#### [DOCUMENT EXTRACT]
========================
Samaras is considered more of a populist than Papandreou and has a nationalist streak. In the early 1990s, he was critical of New Democracy for not taking a tougher stance with its northern neighbor over the use of the name “Macedonia.” That’s also the name of a region of Greece. The country is now known as the former Yugoslav Republic of Macedonia.

Samaras formed his own party after the Macedonia dustup but later returned to New Democracy and became its leader two years ago. In the current debt dispute, he has called for a snap election to take place next month, but Papandreou is resisting.

At stake is Greece’s future in the euro. Samaras initially opposed the negotiated $180 billion bailout, which includes a 50-percent writedown of Greek debt held by private investors.

But he reversed course Thursday, saying he’ll support it for fear that it’s the only way to avoid bankruptcy and remain in the euro. That support appears to be conditional on Papandreou’s resignation and the snap elections, however.

Samaras opposes the conditions imposed by international lenders. Greeks have seen tax hikes, salary and pension reductions and soon-to-be job losses. But unemployment continues to rise and the economy is shrinking – by 5.5 percent this year.

The opposition leader, who strongly favors tax cuts as a way to stimulate growth, indicated he would try to renegotiate portions of the bailout if he were in charge.

“No harm in trying to fix and fine tune the agreements,” said Doukas, who also reminded that European lenders and the International Monetary Fund aren’t interested in renegotiating.

The other key player is Evangelos Venizelos, Papandreou’s finance minister and deputy prime minister who was briefly hospitalized with stomach pain this week. He left his bed to fly with Papandreou to Cannes after the bombshell referendum announcement.
========================
#### [GIVEN RECORDS]
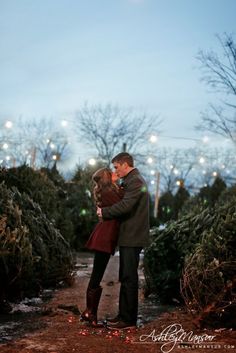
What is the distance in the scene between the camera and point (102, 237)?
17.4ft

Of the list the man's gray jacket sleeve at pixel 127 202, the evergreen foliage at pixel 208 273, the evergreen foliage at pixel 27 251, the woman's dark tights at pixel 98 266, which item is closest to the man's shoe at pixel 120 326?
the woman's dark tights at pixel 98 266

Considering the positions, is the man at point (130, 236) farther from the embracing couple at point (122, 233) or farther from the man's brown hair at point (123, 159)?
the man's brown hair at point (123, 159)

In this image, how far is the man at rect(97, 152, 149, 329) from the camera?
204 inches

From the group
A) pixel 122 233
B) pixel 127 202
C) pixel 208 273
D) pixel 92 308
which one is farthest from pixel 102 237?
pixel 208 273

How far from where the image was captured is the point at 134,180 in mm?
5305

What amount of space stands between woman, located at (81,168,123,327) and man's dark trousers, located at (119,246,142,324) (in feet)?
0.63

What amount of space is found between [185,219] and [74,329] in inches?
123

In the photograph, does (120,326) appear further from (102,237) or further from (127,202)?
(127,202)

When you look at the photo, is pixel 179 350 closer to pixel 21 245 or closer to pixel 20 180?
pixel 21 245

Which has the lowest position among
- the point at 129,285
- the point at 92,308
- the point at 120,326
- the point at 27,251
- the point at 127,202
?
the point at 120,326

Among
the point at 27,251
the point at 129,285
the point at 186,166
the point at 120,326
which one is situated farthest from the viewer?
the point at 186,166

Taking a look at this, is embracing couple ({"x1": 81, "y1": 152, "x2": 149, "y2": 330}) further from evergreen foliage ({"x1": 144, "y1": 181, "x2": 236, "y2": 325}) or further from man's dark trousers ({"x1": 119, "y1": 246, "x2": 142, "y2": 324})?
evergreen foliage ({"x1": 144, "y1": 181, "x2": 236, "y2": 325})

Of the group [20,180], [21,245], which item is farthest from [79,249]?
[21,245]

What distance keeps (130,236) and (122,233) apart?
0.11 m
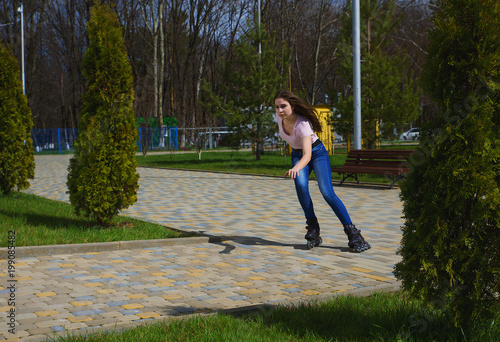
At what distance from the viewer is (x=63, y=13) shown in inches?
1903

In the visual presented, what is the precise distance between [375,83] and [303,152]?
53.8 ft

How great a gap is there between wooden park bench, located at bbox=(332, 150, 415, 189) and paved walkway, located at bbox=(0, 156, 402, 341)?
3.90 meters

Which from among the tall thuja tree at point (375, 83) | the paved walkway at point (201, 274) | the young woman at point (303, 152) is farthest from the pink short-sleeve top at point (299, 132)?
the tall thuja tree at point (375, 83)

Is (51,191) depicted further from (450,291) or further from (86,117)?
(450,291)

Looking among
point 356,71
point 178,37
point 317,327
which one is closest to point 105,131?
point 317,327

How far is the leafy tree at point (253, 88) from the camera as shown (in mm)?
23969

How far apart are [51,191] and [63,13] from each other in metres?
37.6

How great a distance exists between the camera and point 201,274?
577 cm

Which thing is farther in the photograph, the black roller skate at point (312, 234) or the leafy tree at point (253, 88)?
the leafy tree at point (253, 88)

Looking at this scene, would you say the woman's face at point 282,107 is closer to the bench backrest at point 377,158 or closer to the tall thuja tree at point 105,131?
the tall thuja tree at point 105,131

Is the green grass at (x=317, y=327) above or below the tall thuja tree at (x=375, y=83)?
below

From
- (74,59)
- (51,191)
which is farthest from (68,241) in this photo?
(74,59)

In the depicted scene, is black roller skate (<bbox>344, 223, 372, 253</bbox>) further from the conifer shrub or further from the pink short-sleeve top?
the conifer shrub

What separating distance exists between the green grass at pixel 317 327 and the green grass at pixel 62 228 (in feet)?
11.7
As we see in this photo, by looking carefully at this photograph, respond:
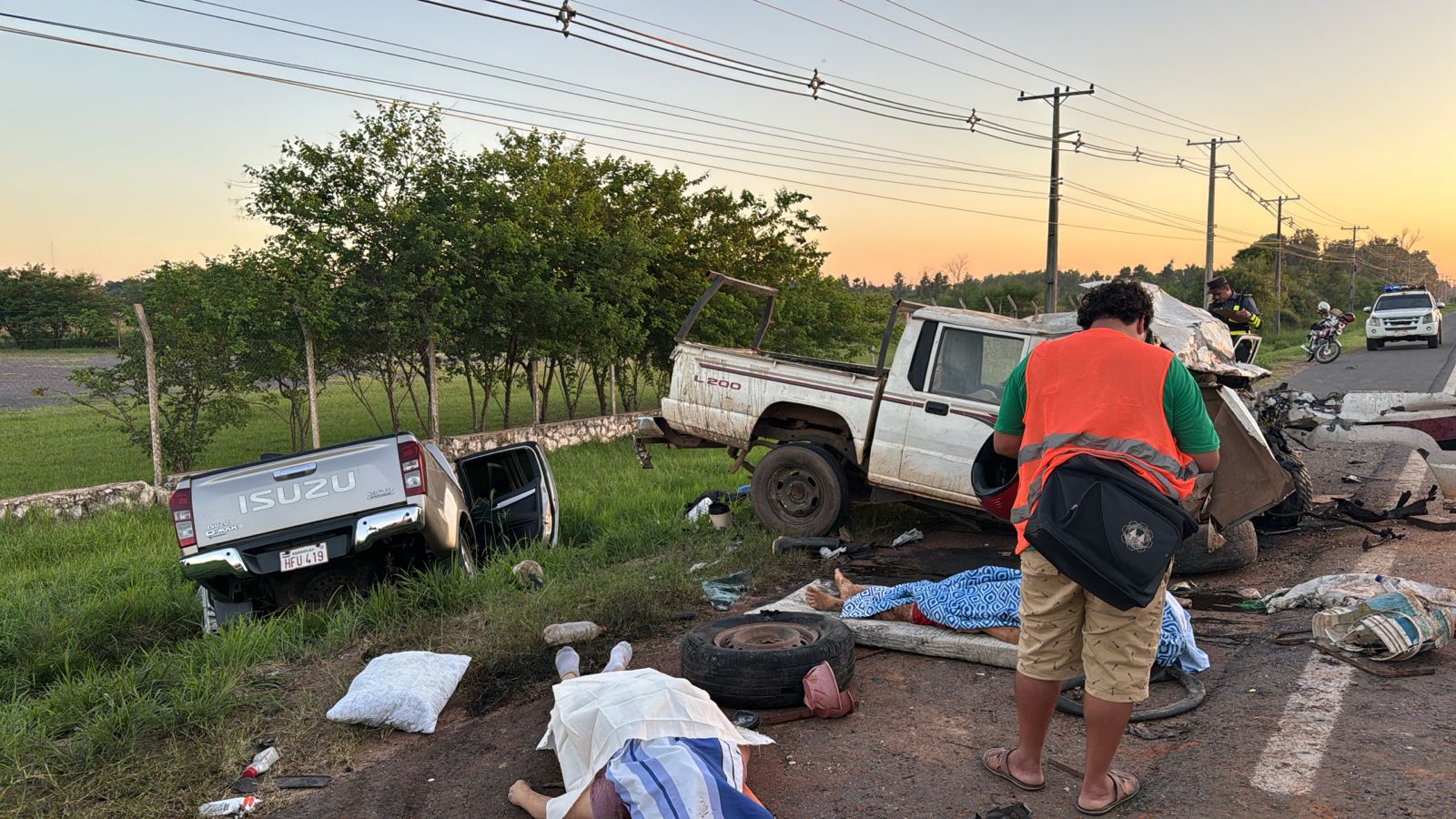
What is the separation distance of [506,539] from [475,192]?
========================
#### [PROMPT]
Can you extend the news passage about Greek party leaders and the debt bailout, picking up right after its final sentence?

#### [REPLY]
If Papandreou loses the confidence vote, Venizelos likely would be elevated to seek a coalition government. It’s less likely that he would lead the coalition, however, as Samaras would prefer a non-political technocrat, leading into a new election.

And if they can't form a coalition, there likely would be new elections, which favors Samaras.

The 54-year-old Venizelos once helped save a Papandreou, and he may have helped sink one by breaking ranks Thursday.

Venizelos, a constitutional law professor, successfully defended then-prime minister Andreas Papandreou – the late father of the current prime minister – of corruption charges in the late 1980s.

A few years later, he was elected to parliament representing Thessaloniki, Greece’s second-largest city. He has held a variety of ministries in PASOK governments.

A recent article in Germany’s Spiegel news magazine described him as “The Bull of Athens,” because Venizelos has often delivered bad news to austerity-weary Greeks about yet more initiatives.

Venizelos challenged Papandreou for the PASOK party leadership in November 2007, but Papandreou received 56 percent of the vote and went on to become prime minister in October 2009.

On Thursday morning, Venizelos broke ranks and announced he opposed Papandreou’s plan for a referendum on the European bailout, which in effect would have been a referendum on staying in the euro.

Papandreou then backtracked and scrapped the referendum plan.

But Vassilis Monastiriotis, senior lecturer on southeastern European politics at the London School of Economics, thought Venizelos would have taken the next step.

“I was expecting a move by Venizelos to undermine Papandreou,” Monastiriotis said. “He could have tried to unify them and say ‘we don’t need elections, let’s change leadership.’ He hasn’t done that.”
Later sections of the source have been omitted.